# Given exercise:
Write out these lines again, swapping every "metal bracket on planter" for "metal clamp on planter" and keeping everything else unchanged. Omit the pictures from your answer.

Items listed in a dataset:
%%

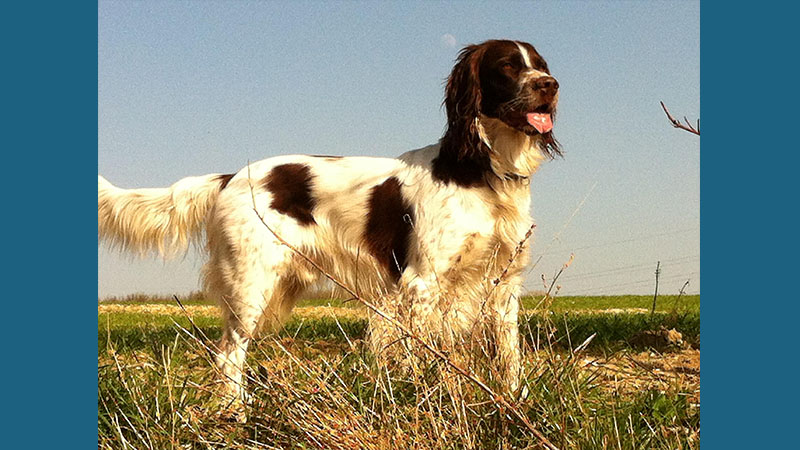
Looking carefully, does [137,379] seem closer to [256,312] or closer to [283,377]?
[283,377]

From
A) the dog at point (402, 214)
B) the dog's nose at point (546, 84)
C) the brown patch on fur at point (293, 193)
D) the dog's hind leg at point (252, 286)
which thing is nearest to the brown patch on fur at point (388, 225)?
the dog at point (402, 214)

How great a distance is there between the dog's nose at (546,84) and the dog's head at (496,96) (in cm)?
4

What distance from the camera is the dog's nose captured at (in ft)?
12.8

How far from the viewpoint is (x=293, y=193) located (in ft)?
15.3

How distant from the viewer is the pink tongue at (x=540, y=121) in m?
4.03

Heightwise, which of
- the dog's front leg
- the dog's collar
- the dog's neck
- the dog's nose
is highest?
the dog's nose

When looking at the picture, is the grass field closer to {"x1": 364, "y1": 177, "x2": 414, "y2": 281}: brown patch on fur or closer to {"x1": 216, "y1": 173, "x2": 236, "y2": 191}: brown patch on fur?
{"x1": 364, "y1": 177, "x2": 414, "y2": 281}: brown patch on fur

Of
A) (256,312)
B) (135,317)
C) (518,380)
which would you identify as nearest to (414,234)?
(256,312)

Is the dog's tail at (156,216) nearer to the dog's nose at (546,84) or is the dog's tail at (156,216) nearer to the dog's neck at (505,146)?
the dog's neck at (505,146)

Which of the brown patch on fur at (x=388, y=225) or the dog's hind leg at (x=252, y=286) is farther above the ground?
the brown patch on fur at (x=388, y=225)

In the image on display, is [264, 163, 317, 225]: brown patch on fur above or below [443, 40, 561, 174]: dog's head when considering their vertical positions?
below

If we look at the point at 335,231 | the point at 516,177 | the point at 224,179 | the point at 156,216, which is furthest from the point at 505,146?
the point at 156,216

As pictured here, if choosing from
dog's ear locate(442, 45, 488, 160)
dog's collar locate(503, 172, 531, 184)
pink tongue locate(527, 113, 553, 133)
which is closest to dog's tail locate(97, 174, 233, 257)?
dog's ear locate(442, 45, 488, 160)

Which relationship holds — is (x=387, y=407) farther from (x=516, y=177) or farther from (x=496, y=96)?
(x=496, y=96)
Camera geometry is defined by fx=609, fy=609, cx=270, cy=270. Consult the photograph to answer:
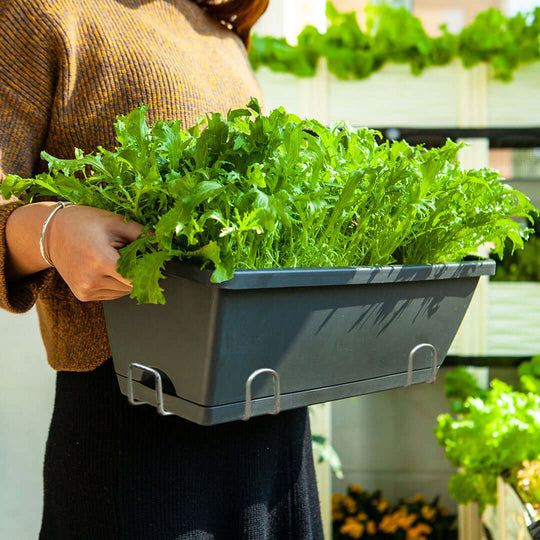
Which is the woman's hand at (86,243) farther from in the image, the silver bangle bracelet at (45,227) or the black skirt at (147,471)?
the black skirt at (147,471)

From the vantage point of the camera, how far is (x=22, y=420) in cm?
130

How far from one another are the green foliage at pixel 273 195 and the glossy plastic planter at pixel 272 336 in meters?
0.03

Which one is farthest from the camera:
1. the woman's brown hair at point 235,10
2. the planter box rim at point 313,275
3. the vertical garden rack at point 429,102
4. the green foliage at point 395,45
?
the vertical garden rack at point 429,102

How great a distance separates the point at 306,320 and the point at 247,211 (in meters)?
0.10

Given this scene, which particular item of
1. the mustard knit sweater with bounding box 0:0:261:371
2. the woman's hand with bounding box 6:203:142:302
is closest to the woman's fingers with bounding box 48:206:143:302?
the woman's hand with bounding box 6:203:142:302

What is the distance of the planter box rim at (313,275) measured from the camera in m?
0.41

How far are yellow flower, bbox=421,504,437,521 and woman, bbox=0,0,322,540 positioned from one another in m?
1.40

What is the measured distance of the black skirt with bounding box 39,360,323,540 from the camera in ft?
2.04

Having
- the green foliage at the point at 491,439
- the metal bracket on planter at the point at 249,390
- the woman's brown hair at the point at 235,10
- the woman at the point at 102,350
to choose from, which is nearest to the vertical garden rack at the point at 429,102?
the green foliage at the point at 491,439

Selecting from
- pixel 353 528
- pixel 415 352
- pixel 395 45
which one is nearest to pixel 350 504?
pixel 353 528

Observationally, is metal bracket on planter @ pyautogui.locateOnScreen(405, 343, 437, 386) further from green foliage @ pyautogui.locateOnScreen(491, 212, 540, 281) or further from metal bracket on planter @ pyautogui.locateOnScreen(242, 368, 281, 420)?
green foliage @ pyautogui.locateOnScreen(491, 212, 540, 281)

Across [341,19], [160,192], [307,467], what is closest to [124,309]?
[160,192]

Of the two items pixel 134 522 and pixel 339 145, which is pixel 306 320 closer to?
pixel 339 145

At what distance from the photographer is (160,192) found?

%%

# Completed task:
Looking carefully, does [137,379] seem closer to [256,312] or closer to [283,377]?
[283,377]

From
A) the dog at point (402, 214)
B) the dog's nose at point (546, 84)
C) the brown patch on fur at point (293, 193)
D) the dog's hind leg at point (252, 286)
which thing is nearest to the brown patch on fur at point (388, 225)?
the dog at point (402, 214)

How great a distance is there between the dog's nose at (546,84) and the dog's head at (496,96) (in cm)?
4

What distance from the camera is the dog's nose captured at (in ft)?
12.8

How far from the viewpoint is (x=293, y=193) located (in ft)?
15.3

How distant from the viewer is the pink tongue at (x=540, y=121) in m?
4.03

Heightwise, which of
- the dog's front leg
- the dog's collar
- the dog's neck
- the dog's nose
is highest?
the dog's nose

When looking at the picture, is the grass field closer to {"x1": 364, "y1": 177, "x2": 414, "y2": 281}: brown patch on fur or closer to {"x1": 216, "y1": 173, "x2": 236, "y2": 191}: brown patch on fur?
{"x1": 364, "y1": 177, "x2": 414, "y2": 281}: brown patch on fur

Of
A) (256,312)
B) (135,317)
C) (518,380)
which would you identify as nearest to (414,234)?
(256,312)

Is the dog's tail at (156,216) nearer to the dog's nose at (546,84) or is the dog's tail at (156,216) nearer to the dog's neck at (505,146)?
the dog's neck at (505,146)

Which of the brown patch on fur at (x=388, y=225) or the dog's hind leg at (x=252, y=286) is farther above the ground?
the brown patch on fur at (x=388, y=225)

In the image on display, is [264, 163, 317, 225]: brown patch on fur above or below [443, 40, 561, 174]: dog's head when considering their vertical positions?
below

If we look at the point at 335,231 | the point at 516,177 | the point at 224,179 | the point at 156,216, which is furthest from the point at 505,146?
the point at 156,216

As pictured here, if choosing from
dog's ear locate(442, 45, 488, 160)
dog's collar locate(503, 172, 531, 184)
pink tongue locate(527, 113, 553, 133)
which is closest to dog's tail locate(97, 174, 233, 257)?
dog's ear locate(442, 45, 488, 160)

Which relationship holds — is (x=387, y=407) farther from (x=516, y=177) or farther from (x=496, y=96)?
(x=496, y=96)
Camera geometry is defined by fx=609, fy=609, cx=270, cy=270. Consult the photograph to answer:
Which is the woman's hand at (86,243) farther from in the image, the silver bangle bracelet at (45,227) or the black skirt at (147,471)?
the black skirt at (147,471)

From the vantage point of the camera, how far is (x=22, y=420) in cm?
130

How far from one another are the green foliage at pixel 273 195 and the glossy plastic planter at pixel 272 336 in meters?
0.03

Which one is farthest from the camera:
1. the woman's brown hair at point 235,10
2. the planter box rim at point 313,275
3. the vertical garden rack at point 429,102
4. the green foliage at point 395,45
?
the vertical garden rack at point 429,102

How great a distance separates the point at 306,320 and the point at 247,211 (in meters)?
0.10

Given this scene, which particular item of
1. the mustard knit sweater with bounding box 0:0:261:371
2. the woman's hand with bounding box 6:203:142:302
is closest to the woman's fingers with bounding box 48:206:143:302?
the woman's hand with bounding box 6:203:142:302

What is the distance of the planter box rim at (313,275) measured from the camera in m?
0.41

How far are yellow flower, bbox=421,504,437,521 and woman, bbox=0,0,322,540 positioned from one another in m?
1.40

What is the measured distance of the black skirt with bounding box 39,360,323,540 from the camera in ft?
2.04

Having
- the green foliage at the point at 491,439
- the metal clamp on planter at the point at 249,390
- the woman's brown hair at the point at 235,10
- the woman at the point at 102,350
to choose from, which is nearest to the vertical garden rack at the point at 429,102?
the green foliage at the point at 491,439

Selecting from
- pixel 353 528
- pixel 415 352
- pixel 395 45
which one is nearest to pixel 350 504?
pixel 353 528

Observationally, is metal clamp on planter @ pyautogui.locateOnScreen(405, 343, 437, 386) further from green foliage @ pyautogui.locateOnScreen(491, 212, 540, 281) or further from metal clamp on planter @ pyautogui.locateOnScreen(242, 368, 281, 420)?
green foliage @ pyautogui.locateOnScreen(491, 212, 540, 281)

Across [341,19], [160,192], [307,467], what is closest to [124,309]?
[160,192]

Of the two items pixel 134 522 and pixel 339 145, which is pixel 306 320 closer to?
pixel 339 145

At what distance from the photographer is (160,192) found?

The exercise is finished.